THE EIGHT ESSAYS before us approach the topic of genre by considering specific examples of genderizing 2 practices. They are less concerned with theory than with the uses and misuses to which the notion of genre can be put, the procedures or operations by which things are genderized, and the social value attached to the notion of genre-propriety. They recognize that cultural and social genres belong to culture and not to nature, that cultural genres do not represented genetically related classes of phenomena, that they are constructed for identifiable reasons and to serve specific purposes, and that genre systems can be used for destructive as well as for constructive purposes. So, genre is both "unnatural" and dangerous.

Recorded data:
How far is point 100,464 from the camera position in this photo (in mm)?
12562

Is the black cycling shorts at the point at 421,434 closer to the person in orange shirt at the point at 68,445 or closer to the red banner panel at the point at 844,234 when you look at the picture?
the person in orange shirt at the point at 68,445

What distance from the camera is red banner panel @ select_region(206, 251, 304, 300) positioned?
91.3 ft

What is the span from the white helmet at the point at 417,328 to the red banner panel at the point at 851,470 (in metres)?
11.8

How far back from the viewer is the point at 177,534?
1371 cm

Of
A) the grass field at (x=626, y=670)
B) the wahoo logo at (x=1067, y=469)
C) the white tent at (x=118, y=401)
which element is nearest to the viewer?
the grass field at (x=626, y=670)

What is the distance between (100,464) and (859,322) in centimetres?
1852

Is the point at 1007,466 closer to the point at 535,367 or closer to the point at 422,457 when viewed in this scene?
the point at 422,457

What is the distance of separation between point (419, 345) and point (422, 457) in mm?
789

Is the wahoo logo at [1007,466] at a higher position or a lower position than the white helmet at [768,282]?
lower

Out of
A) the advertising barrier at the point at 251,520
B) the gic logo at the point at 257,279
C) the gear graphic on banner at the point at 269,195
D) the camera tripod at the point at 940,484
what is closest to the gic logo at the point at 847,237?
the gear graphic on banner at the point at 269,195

--

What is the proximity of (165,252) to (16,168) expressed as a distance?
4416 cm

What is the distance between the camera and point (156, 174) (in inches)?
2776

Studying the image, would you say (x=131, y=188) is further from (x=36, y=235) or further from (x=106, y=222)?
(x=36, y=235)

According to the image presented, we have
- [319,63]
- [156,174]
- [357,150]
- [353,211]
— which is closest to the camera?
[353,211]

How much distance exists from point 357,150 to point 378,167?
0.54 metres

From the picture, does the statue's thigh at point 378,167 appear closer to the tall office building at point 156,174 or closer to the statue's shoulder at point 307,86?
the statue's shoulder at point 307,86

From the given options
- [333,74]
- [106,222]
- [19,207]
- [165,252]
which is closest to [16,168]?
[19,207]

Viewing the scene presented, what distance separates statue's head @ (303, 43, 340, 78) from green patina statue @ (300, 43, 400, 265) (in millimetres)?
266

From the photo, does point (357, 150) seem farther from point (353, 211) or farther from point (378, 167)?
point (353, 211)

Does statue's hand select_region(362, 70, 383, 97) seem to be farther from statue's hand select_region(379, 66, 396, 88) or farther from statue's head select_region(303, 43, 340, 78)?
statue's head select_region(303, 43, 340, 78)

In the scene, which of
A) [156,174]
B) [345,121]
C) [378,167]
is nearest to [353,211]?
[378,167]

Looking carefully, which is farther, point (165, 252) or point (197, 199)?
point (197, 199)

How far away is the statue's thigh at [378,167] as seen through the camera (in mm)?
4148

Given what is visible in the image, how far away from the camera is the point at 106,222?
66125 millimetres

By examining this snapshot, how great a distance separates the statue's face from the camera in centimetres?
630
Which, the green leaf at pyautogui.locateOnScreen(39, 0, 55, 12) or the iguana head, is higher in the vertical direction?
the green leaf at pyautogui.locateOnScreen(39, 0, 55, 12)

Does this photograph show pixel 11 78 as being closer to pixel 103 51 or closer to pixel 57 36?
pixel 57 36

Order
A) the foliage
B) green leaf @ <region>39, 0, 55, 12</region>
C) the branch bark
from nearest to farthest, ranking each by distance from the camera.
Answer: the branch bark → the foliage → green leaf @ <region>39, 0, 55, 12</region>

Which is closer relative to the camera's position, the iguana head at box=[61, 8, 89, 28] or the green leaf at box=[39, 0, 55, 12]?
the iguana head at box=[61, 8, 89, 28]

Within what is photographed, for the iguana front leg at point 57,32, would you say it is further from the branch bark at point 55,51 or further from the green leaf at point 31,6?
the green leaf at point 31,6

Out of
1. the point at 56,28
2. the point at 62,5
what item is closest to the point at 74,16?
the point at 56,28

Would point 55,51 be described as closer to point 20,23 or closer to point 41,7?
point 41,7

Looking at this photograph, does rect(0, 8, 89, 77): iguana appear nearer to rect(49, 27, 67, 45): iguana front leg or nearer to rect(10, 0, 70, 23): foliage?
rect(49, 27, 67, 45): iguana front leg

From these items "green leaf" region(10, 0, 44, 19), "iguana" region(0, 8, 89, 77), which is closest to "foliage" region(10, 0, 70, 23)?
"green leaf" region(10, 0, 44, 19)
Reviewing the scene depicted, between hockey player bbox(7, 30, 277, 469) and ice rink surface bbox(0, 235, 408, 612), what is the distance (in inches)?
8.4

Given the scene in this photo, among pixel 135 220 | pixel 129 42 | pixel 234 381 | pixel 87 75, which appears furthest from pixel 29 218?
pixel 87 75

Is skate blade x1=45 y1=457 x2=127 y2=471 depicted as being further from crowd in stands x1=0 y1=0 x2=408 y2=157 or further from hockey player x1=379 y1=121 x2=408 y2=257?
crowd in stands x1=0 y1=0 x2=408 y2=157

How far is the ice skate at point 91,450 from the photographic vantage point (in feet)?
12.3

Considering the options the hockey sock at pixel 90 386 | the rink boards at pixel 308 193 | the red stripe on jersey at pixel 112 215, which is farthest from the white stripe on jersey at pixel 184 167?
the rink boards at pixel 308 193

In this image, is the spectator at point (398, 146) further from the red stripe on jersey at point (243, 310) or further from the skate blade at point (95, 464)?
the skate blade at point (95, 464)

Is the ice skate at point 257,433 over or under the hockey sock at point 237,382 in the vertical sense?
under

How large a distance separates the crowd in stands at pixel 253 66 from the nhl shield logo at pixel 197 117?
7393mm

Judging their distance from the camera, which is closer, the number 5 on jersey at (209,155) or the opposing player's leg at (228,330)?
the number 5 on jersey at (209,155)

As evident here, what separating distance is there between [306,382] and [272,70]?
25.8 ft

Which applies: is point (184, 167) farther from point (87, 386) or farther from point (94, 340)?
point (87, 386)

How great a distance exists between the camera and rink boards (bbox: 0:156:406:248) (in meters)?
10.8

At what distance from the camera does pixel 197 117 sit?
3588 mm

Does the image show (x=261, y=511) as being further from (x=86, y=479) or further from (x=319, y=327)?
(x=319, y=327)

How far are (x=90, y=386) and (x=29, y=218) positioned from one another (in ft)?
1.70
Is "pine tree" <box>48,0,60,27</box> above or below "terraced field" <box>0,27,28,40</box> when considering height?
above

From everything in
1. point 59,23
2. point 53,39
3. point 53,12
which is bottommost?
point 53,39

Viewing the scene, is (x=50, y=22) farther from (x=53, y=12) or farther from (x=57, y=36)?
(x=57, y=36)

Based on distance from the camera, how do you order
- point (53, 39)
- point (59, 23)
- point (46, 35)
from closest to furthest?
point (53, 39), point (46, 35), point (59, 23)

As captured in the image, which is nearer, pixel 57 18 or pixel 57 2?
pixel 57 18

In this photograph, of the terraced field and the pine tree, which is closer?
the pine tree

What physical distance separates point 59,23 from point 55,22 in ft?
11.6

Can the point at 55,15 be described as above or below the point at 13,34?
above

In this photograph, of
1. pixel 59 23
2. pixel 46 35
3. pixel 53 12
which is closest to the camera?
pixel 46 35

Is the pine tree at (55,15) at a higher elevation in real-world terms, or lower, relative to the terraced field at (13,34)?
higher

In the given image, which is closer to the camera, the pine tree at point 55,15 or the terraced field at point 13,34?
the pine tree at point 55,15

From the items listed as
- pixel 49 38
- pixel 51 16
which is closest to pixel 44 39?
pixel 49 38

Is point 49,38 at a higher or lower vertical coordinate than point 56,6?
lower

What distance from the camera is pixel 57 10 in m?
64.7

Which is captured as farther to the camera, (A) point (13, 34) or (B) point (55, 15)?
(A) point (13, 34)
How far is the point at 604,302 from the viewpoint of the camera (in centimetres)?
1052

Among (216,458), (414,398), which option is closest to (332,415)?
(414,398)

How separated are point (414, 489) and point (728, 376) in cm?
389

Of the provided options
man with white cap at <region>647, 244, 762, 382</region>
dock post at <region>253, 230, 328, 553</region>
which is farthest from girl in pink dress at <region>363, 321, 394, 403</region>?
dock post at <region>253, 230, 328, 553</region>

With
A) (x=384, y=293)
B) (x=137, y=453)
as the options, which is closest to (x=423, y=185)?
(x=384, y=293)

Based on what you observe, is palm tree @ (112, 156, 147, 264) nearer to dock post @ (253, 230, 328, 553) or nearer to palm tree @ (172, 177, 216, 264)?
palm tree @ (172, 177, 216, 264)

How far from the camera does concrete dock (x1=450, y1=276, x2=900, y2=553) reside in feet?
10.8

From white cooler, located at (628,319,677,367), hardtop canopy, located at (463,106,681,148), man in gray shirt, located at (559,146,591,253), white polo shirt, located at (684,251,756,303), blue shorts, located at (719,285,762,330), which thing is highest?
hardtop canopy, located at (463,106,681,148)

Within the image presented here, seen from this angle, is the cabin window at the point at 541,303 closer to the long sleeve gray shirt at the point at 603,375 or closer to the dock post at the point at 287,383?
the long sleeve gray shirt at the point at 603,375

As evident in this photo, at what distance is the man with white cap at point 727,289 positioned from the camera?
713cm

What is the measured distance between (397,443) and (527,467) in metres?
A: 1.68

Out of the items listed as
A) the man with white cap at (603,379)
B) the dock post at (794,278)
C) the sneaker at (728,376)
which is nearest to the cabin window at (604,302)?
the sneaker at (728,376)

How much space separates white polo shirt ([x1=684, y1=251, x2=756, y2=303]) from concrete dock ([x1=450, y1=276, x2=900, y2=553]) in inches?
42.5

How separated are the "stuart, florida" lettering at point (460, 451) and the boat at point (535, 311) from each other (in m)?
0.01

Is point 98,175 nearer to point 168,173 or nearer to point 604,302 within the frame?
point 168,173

What is needed: Write out the whole passage on genre above, word for word, with no changes.

Task solution:
THE EIGHT ESSAYS before us approach the topic of genre by considering specific examples of genderizing 2 practices. They are less concerned with theory than with the uses and misuses to which the notion of genre can be put, the procedures or operations by which things are genderized, and the social value attached to the notion of genre-propriety. They recognize that cultural and social genres belong to culture and not to nature, that cultural genres do not represented genetically related classes of phenomena, that they are constructed for identifiable reasons and to serve specific purposes, and that genre systems can be used for destructive as well as for constructive purposes. So, genre is both "unnatural" and dangerous.